::: DATA SECTION :::
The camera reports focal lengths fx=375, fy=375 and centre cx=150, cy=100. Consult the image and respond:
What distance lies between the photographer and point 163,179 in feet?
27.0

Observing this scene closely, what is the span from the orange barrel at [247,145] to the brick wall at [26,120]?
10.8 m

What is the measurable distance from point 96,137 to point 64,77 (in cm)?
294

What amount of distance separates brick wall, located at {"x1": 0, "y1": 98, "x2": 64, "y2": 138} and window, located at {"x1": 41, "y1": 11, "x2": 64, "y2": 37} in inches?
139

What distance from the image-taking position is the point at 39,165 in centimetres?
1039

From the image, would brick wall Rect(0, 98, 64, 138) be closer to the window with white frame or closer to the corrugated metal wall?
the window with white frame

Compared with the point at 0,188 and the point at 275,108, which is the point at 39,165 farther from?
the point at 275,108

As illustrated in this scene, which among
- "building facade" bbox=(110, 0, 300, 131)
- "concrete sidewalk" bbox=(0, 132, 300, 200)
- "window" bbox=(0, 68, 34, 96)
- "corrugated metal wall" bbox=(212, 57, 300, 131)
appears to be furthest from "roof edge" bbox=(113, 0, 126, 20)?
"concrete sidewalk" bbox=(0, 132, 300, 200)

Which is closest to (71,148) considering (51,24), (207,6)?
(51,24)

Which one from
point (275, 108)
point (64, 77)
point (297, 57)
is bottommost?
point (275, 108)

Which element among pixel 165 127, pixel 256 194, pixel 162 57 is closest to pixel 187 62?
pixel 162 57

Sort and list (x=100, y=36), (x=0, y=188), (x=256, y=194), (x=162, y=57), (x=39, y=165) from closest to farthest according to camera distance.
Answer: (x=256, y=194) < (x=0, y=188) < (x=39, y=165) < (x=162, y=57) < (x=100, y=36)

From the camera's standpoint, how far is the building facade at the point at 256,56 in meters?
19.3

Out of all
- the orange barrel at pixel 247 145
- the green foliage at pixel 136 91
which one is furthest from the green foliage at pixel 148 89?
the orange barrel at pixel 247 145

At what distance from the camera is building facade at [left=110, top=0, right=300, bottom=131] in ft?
:::
* **GOAL OF THE EXERCISE**: Pull every entry above out of the page and reproduce each one word for word.

* **THE REPLY**:
The camera reports focal lengths fx=375, fy=375 and centre cx=150, cy=100. Consult the image and respond:
What distance lies between the photographer and point 163,179 in feet?
27.0

Observing this scene closely, what is the span from the orange barrel at [247,145] to the brick wall at [26,120]?
10.8 m

What is the measurable distance from point 96,137 to point 64,77 (in cm)?
294

What amount of distance separates brick wall, located at {"x1": 0, "y1": 98, "x2": 64, "y2": 138} and window, located at {"x1": 41, "y1": 11, "x2": 64, "y2": 37} in inches?
139

What distance from the image-taking position is the point at 39,165 in centimetres?
1039

From the image, would brick wall Rect(0, 98, 64, 138) be closer to the window with white frame or closer to the corrugated metal wall?
the window with white frame

Compared with the point at 0,188 and the point at 275,108, which is the point at 39,165 farther from?
the point at 275,108

As illustrated in this scene, which among
- "building facade" bbox=(110, 0, 300, 131)
- "concrete sidewalk" bbox=(0, 132, 300, 200)
- "window" bbox=(0, 68, 34, 96)
- "corrugated metal wall" bbox=(212, 57, 300, 131)
appears to be furthest from "roof edge" bbox=(113, 0, 126, 20)?
"concrete sidewalk" bbox=(0, 132, 300, 200)

Which is closest to (71,148) considering (51,24), (207,6)?
(51,24)

Which one from
point (275, 108)
point (64, 77)
point (297, 57)
is bottommost?
point (275, 108)

Which element among pixel 165 127, pixel 256 194, pixel 162 57 is closest to pixel 187 62?
pixel 162 57

Sort and list (x=100, y=36), (x=0, y=188), (x=256, y=194), (x=162, y=57), (x=39, y=165) from closest to farthest according to camera distance.
Answer: (x=256, y=194) < (x=0, y=188) < (x=39, y=165) < (x=162, y=57) < (x=100, y=36)

From the camera's standpoint, how far is the building facade at the point at 256,56 in meters?
19.3

Out of all
- the orange barrel at pixel 247 145
- the green foliage at pixel 136 91
which one is furthest from the green foliage at pixel 148 89?
the orange barrel at pixel 247 145

At what distance from the camera is building facade at [left=110, top=0, right=300, bottom=131] in ft?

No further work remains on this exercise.